Proposed modifications to the barrel control the shape of the vibrational response so that the barrel slope at the muzzle is minimized. The first modification (addition of a mass to the barrel between the breech and the muzzle) isolates the muzzle from much of the vibrational energy initiated between it and the chamber through inertial damping (reflection). The second modification (addition of a flexible cylindrical extension and mass attached to the muzzle) acts as a cantilever harmonic oscillator, providing a periodic bending moment to alter the shape of the vibrational response associated with the transmitted vibrational energy. This flexible extension is designed so that the barrel slope is minimized at the point where the bullet leaves physical contact with the barrel, and its flight is determined. The barrel extension has an inner diameter larger than the bore diameter and gas release slots to reduce the effect of gas upsetting the bullet after it has left the muzzle. The design goal is to optimize the positions of the two masses, the radial dimensions and length of the extension, and the configuration of lengthwise slots in the extension to minimize the slope of the muzzle over a window of bullet exit times. This is accomplished when the barrel and flexible extension forms a resonating segment between the masses so that any vibrational energy transmitted past the first mass forms a symmetrical standing wave. The location of zero barrel slope (half the standing wavelength) is designed to coincide with where the bullet enters the extension and leaves physical contact with the barrel.
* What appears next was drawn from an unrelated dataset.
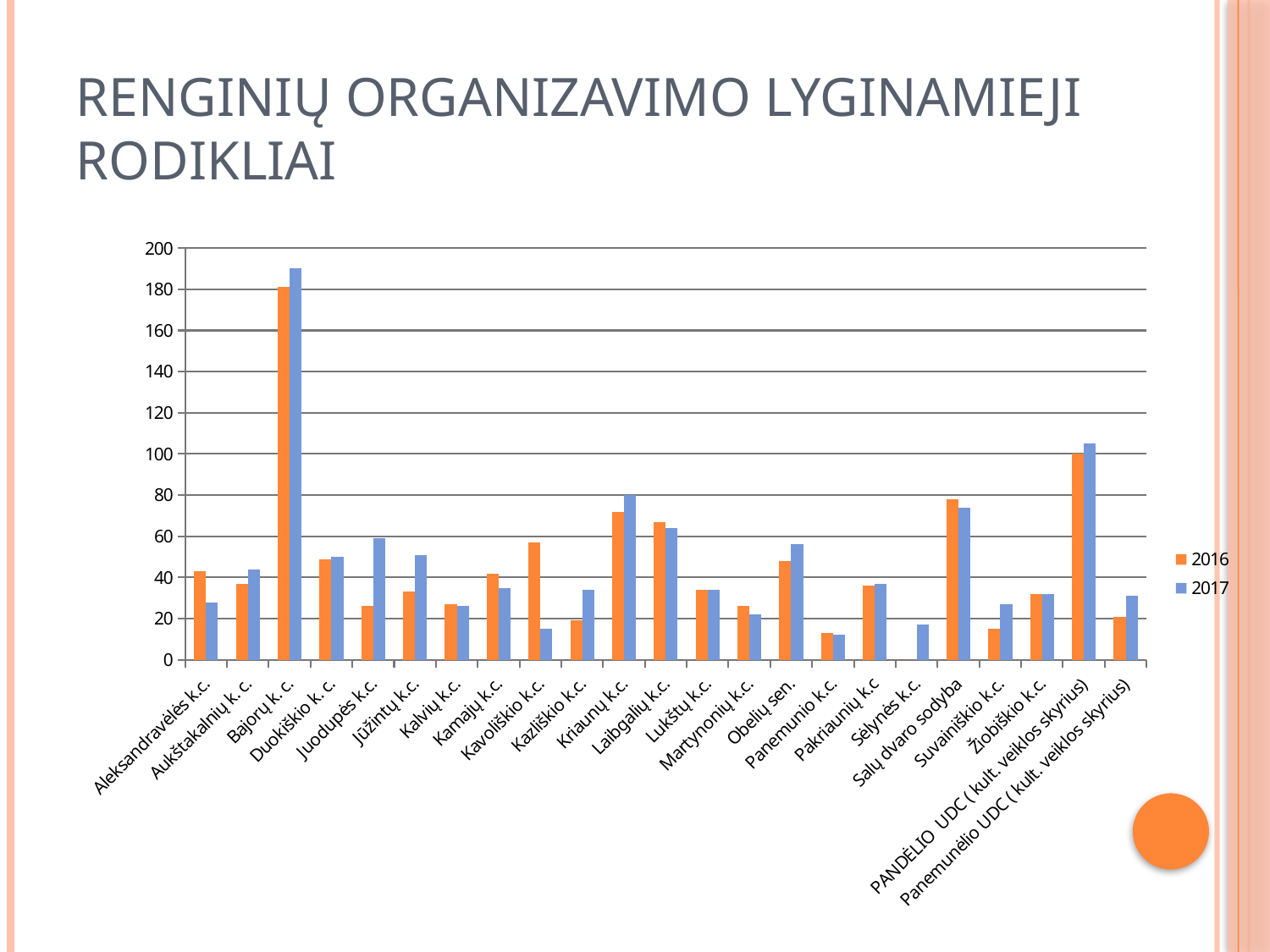
Which category has the highest value for 2016? Bajorų k.c. For Kavoliškio k.c., which series has the larger value, 2016 or 2017? 2016 For Juodupės k.c., which series has the larger value, 2016 or 2017? 2017 How many categories are shown on the x axis? 23 Is the 2017 value for Bajorų k.c. greater or less than 180? greater What kind of chart is shown on the slide? bar chart How many series does the legend list? 2 Which colour represents the 2017 series in the legend? blue Is the 2016 value for Panemunio k.c. greater or less than 20? less Is the 2016 value for Kriaunų k.c. greater or less than 60? greater Which category has the highest value for 2017? Bajorų k.c.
The bullet exits the barrel parallel to the baseline axis for an extended window of bullet exit times, resulting in significantly less sensitivity to variations in exit times.

Rifle barrel vibration is initiated by mechanical interaction between the barrel and the bullet accelerating down the bore, as well as by the severe pressure transient arising from the burning propellant. Barrel vibrations are considered, for this application, to be a superposition of transverse vibrational modes initiated at a continuum of points along the barrel. The short-term vibrational response includes a particular solution arising from the specific characteristics of the driving function (the operating deflection shape), but this response will rapidly transition into the natural modes for the barrel itself. Although this transition takes longer to occur than the time required for the bullet to exit the barrel, comparisons with natural mode shapes and frequencies allow independent verification of the simulator.